Task brief » From the entries below, please output exactly the lines starting at the one containing "Newly hatched chicken" and ending at the one containing "branches, spring time, tree, flora, leaf, forest, nature, plant", both included.

Data supplied »
___

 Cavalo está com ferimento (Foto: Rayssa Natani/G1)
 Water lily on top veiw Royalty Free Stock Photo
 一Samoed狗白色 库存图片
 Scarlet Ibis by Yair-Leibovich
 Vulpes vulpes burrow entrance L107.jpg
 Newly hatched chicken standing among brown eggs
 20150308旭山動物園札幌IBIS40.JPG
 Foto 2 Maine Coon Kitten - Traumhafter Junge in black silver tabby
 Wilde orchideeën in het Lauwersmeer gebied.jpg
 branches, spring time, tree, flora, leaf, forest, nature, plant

___

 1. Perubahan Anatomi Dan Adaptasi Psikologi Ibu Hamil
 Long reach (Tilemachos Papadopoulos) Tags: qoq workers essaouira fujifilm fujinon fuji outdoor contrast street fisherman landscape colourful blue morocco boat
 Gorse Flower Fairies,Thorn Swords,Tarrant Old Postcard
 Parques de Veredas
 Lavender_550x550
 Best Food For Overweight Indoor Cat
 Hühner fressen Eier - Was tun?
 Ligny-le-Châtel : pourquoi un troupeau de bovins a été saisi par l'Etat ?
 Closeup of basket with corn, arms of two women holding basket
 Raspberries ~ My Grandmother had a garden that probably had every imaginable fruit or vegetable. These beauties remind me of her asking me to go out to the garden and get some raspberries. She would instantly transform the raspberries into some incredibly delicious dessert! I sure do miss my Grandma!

___

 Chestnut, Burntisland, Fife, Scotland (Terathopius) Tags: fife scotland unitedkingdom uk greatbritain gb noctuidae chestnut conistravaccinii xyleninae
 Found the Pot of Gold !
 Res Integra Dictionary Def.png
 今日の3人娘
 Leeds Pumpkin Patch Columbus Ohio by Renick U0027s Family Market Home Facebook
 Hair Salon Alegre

___

Exercise response »
 Newly hatched chicken standing among brown eggs
 20150308旭山動物園札幌IBIS40.JPG
 Foto 2 Maine Coon Kitten - Traumhafter Junge in black silver tabby
 Wilde orchideeën in het Lauwersmeer gebied.jpg
 branches, spring time, tree, flora, leaf, forest, nature, plant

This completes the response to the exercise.